I can see that a symmetric line equation in 3-D can be expressed as three symmetric 2-D line equations, that when plotted in 3-D describe three planes, and I can see that when you 'tweak' the multiples of these three symmetric equations to create a combined linear plane equation, the combined expression indeed rotates about the line common to all three planes. (Though one only needs two of these 2-D line equations when plotted in 3-D to produce the same effect.)
Any suggestions as to a simple explanation of why, at, say, the level of transition from school to university ?

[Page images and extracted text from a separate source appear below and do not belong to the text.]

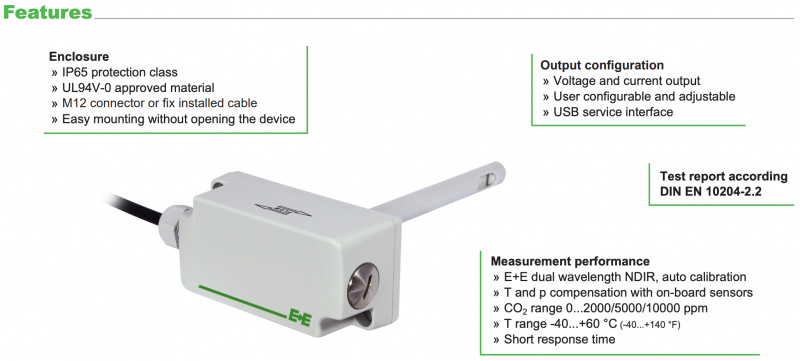 Features

Enclosure
» IP65 protection class
» UL94V-0 approved material
» M12 connector or fix installed cable
» Easy mounting without opening the device

Output configuration
» Voltage and current output
» User configurable and adjustable
» USB service interface

Test report according DIN EN 10204-2.2

Measurement performance
» E+E dual wavelength NDIR, auto calibration
» T and p compensation with on-board sensors
» $CO_2$ range 0...2000/5000/10000 ppm
» T range -40...+60 °C (-40...+140 °F)
» Short response time

E+E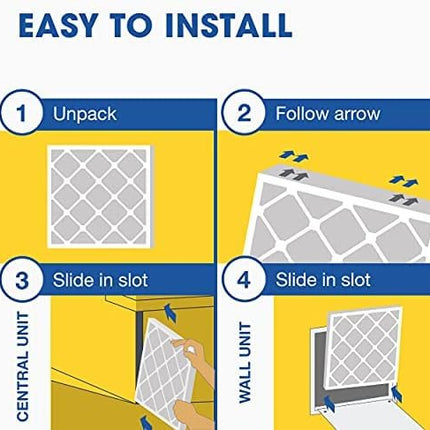 EASY TO INSTALL

1 Unpack

2 Follow arrow

3 Slide in slot

CENTRAL UNIT

4 Slide in slot

WALL UNIT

Here's one possible proof. Everything is in Euclidean three-space, equipped with a Cartesian coordinate system $(x, y, z)$.
Let $P_{0} = (x_{0}, y_{0}, z_{0})$ be a point, and $\ell$ a line through $P_{0}$. Suppose $n_{1} = (a_{1}, b_{1}, c_{1})$ and $n_{2} = (a_{2}, b_{2}, c_{2})$ are non-proportional vectors orthogonal to $\ell$. The equations \begin{align*} f_{1}(x, y, z) &:= a_{1}(x - x_{0}) + b_{1}(y - y_{0}) + c_{1}(z - z_{0}) = 0, \\ f_{2}(x, y, z) &:= a_{2}(x - x_{0}) + b_{2}(y - y_{0}) + c_{2}(z - z_{0}) = 0, \end{align*} define planes containing $\ell$. If $t_{1}$ and $t_{2}$ are real numbers, then $t_{1}f_{1}(x, y, z) + tf_{2}(x, y, z) = 0$ is the equation of the plane containing $\ell$ and with normal vector $t_{1}n_{1} + t_{2}n_{2}$. Since $n_{1}$ and $n_{2}$ are non-proportional, every non-zero vector orthogonal to $\ell$ may be written as a linear combination of $n_{1}$ and $n_{2}$. Since every plane containing $\ell$ is uniquely specified by a vector orthogonal to $\ell$, every plane containing $\ell$ is a linear combination of the given equations.